In the embodiments of the present invention, the speed detection circuit 102, the image capturing module 104, the object detection circuit 106 and the image projection processing circuit 108 may be utilized to determine the relative position of the target object during an on line execution phase. The image correction circuit 110 may be utilized to generate the fish-eye undistortion parameter and the camera un-tilt parameter and optimize the transform matrix according to the fish-eye undistortion parameter and the camera un-tilt parameter during an off line execution phase. The speed information of the vehicle detected by the speed detection circuit 104 and images captured by the image capturing module 102 may be stored into the storage device 114. The image correction circuit 110 may read the speed information and images stored in the storage device 114 for calculate the fish-eye undistortion parameter and the camera un-tilt parameter. In addition, the image correction circuit 110 and the storage device 114 may be integrated into a cloud server.
Those skilled in the art should readily make combinations, modifications and/or alterations on the abovementioned description and examples. The abovementioned description, steps, procedures and/or processes including suggested steps can be realized by means that could be hardware, software, firmware (known as a combination of a hardware device and computer instructions and data that reside as read-only software on the hardware device), an electronic system or combination thereof. Examples of hardware can include analog, digital and/or mixed circuits known as microcircuit, microchip, or silicon chip. Examples of the electronic system may include a system on chip (SoC), system in package (SiP), a computer on module (COM), and the depth estimation device 10. Any of the above-mentioned procedures and examples above may be compiled into program codes or instructions that are stored in a storage device. The storage device may include a computer-readable storage medium. The storage device may include read-only memory (ROM), flash memory, random access memory (RAM), subscriber identity module (SIM), hard disk, floppy diskette, or CD-ROM/DVD-ROM/BD-ROM, but not limited thereto. The processing circuit may read and execute the program codes or the instructions stored in the storage device for realizing the above-mentioned functions. Each of the object detection circuit 106, the image projection processing circuit 108, the image correction circuit 110, the object positioning circuit 112 and the processing circuit may be a central processing unit (CPU), a microprocessor, a digital signal processor (DSP), a programmable controller, a graphics processing unit (GPU), a programmable logic device (PLD), an electronic control unit (ECU) or other similar devices or combination of these devices, but not limited thereto.

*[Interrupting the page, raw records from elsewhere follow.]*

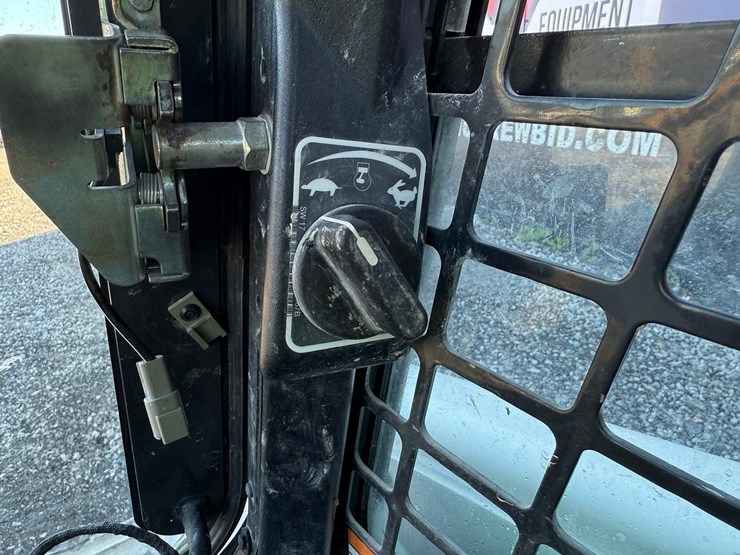 2019-bobcat-s550-image-20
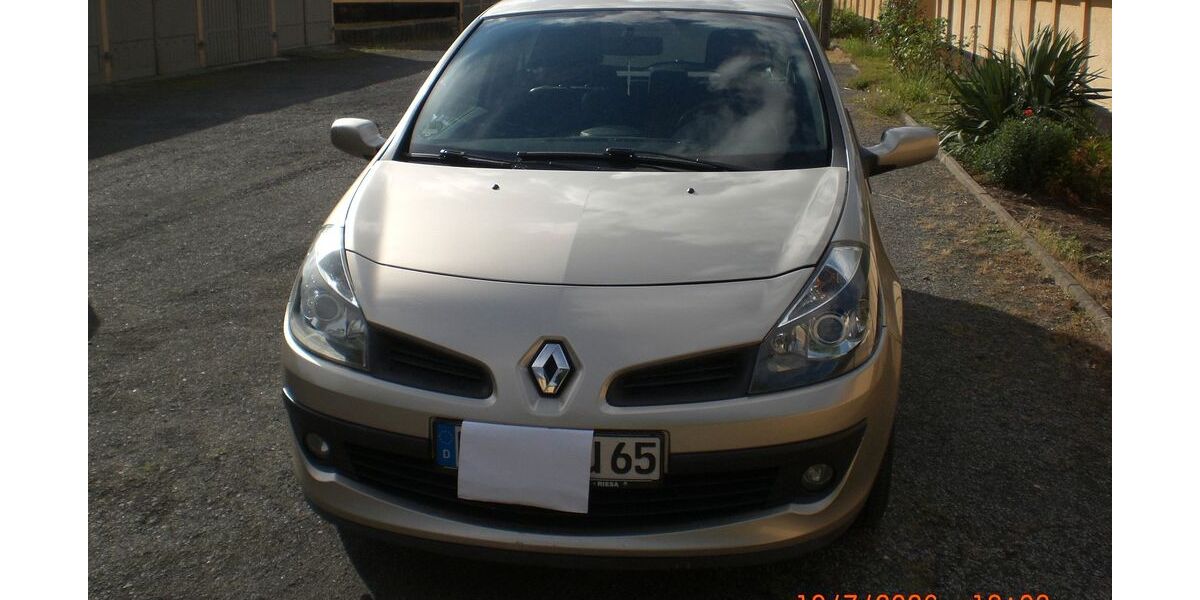 Renault Clio 97.040 km 3.950 &euro; Riesa 01589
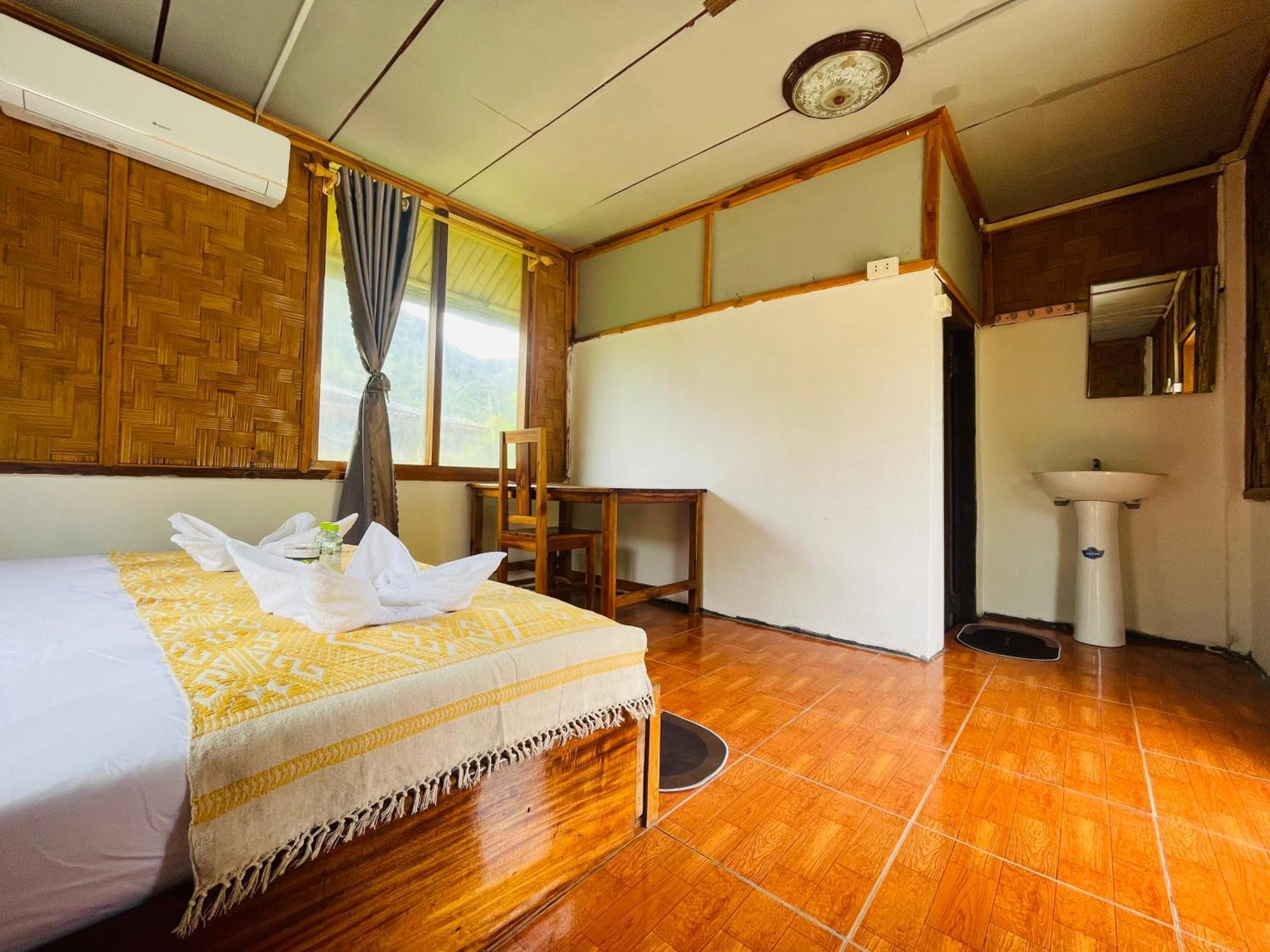 Nong Khiaw Ing Ing Mountain View Bed & Breakfast Exterior photo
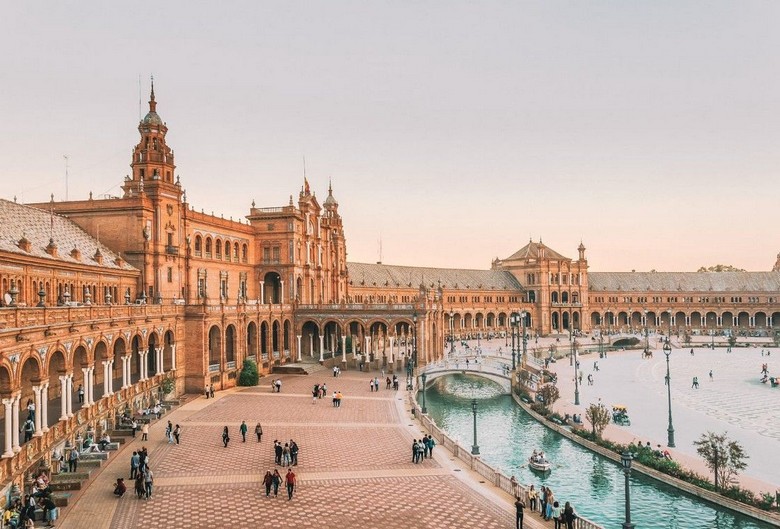 Quảng trường Plaza de España với dãy ghế gạch men azulejo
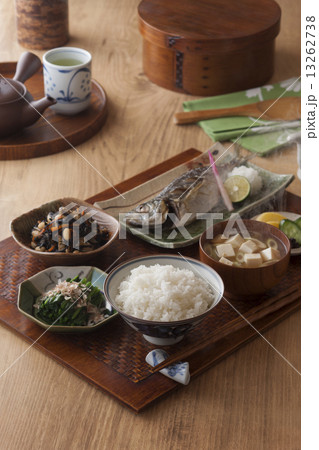 定番の一汁三菜 13262738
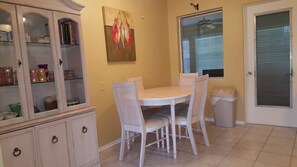 ハウス | 専用キッチン | 冷蔵庫、電子レンジ、オーブン、食器洗い機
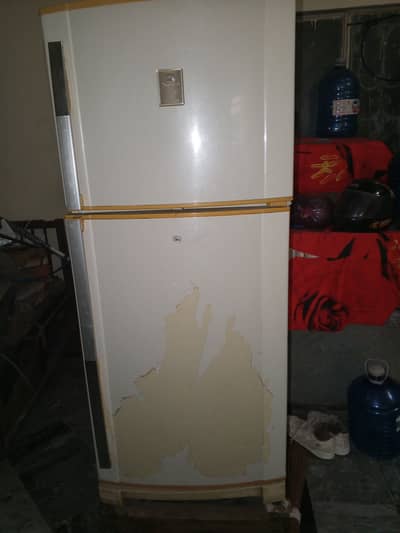 Dawlance Fridge for Sale – Excellent Condition & Cooling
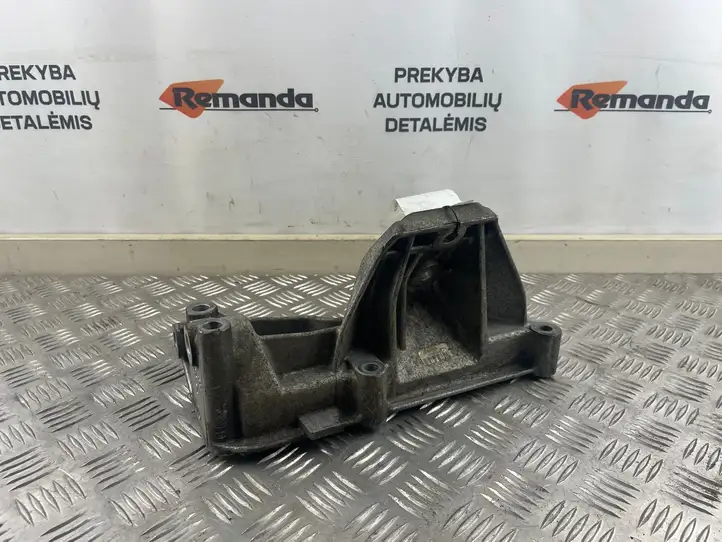 Iveco Daily Daily 6th gen (2012 - 2020) 500376599 Кронштейн двигателя — фото 1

In summary, the embodiments of the present invention may quickly and accurately calculate the relative position of the target object in the world coordinates based on the real-time speed of the vehicle and the movement information of pixel coordinate position of the target object after conversion and correction, thus realizing the depth estimation of three dimensional position of target object with respect to the image capture module, without requiring additional expensive depth camera or lidar equipment.
Those skilled in the art will readily observe that numerous modifications and alterations of the device and method may be made while retaining the teachings of the invention. Accordingly, the above disclosure should be construed as limited only by the metes and bounds of the appended claims.